BATTLE lines in store wars raging across a medieval market town of Hadleigh are being drawn after a year long truce.Tesco Stores Ltd has announced that it has submitted technical reports to Babergh District Council in the hope of getting the Brett Works industrial estate behind the High Street allocated for a food store in the emerging Local Plan.

BATTLE lines in store wars raging across a medieval market town of Hadleigh are being drawn after a year long truce.

Tesco Stores Ltd has announced that it has submitted technical reports to Babergh District Council in the hope of getting the Brett Works industrial estate behind the High Street allocated for a food store in the emerging Local Plan.

However a spokesman stressed that the reports covered full retail, traffic, ecology and hydrology surveys and were not a formal planning application.

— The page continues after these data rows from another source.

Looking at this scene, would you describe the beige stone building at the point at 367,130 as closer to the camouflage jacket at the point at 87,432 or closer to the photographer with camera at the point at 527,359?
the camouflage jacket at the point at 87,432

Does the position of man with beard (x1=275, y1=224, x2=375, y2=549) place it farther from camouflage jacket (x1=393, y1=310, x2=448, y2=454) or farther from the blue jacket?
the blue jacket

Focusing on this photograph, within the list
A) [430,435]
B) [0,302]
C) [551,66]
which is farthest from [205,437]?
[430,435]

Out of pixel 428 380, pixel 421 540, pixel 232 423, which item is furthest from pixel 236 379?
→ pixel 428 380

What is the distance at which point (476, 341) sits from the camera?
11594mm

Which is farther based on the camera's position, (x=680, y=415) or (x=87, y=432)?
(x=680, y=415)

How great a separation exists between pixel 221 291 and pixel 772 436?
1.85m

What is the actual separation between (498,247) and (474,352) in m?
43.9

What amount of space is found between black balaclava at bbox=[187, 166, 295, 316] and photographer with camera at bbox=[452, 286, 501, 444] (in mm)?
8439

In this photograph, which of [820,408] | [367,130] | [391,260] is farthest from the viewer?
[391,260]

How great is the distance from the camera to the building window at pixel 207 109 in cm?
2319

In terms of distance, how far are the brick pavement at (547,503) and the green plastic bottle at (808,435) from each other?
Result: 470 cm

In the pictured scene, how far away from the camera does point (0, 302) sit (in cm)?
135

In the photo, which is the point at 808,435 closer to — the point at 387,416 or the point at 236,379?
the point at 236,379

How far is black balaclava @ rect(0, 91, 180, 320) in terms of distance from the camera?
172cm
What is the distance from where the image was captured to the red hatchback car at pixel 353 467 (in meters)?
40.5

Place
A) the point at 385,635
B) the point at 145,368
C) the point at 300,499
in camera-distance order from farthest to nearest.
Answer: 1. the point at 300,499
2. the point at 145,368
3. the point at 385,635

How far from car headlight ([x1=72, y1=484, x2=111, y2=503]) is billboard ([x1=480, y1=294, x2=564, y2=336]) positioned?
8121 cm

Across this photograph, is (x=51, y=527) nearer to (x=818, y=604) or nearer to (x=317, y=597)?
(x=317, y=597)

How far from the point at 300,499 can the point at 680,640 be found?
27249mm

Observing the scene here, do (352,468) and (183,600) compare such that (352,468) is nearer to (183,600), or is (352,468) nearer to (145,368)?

Corporate affairs manager Richard Petrie said: "Hadleigh needs a new food store to reduce the current trade leakage and we believe this is the only suitable site in the town.

"The store development will create new jobs, offer greater consumer choice, especially benefiting those without a car and enhance the vitality and viability of the town centre."

He said the company was committed to developing the Brett Works site and hoped that by lodging the technical reports Babergh would realise the benefits of a food store there and would allocate the land in the local plan, which is currently under review.

The public phase of the review process is expected to begin in September 2003 and Tesco is expected to send representatives to argue its case then.

Meanwhile Buyright, which has a discount store in nearby Calais Street, has sent a document and plan for a 2,628 square metre store on its land to Babergh District Council and is also hoping to discuss its draft proposals with the town council towards the end of November.

The company has declined to comment on its proposals, which are not a formal planning application.

The Co-operative already has planning permission to extend its store in the centre of the High Street and assistant general manager Bill Knowles confirmed that a full set of details was currently being drawn up to put out the job for tender.

He said: "We're planning to start practical work on the ground in the New Year."

The uncertainty over the possibility of a supermarket being built in Hadleigh began in 1999, when Tesco first applied for planning permission for the Brett Works site, which was turned down.

Controversy had divided the town for almost 18 months before a planning inquiry was held in 2001, after Tesco appealed against the decision.

Those opposed to the store feared the effects of increased traffic on the town's High Street, which is one of the largest conservation areas in the country.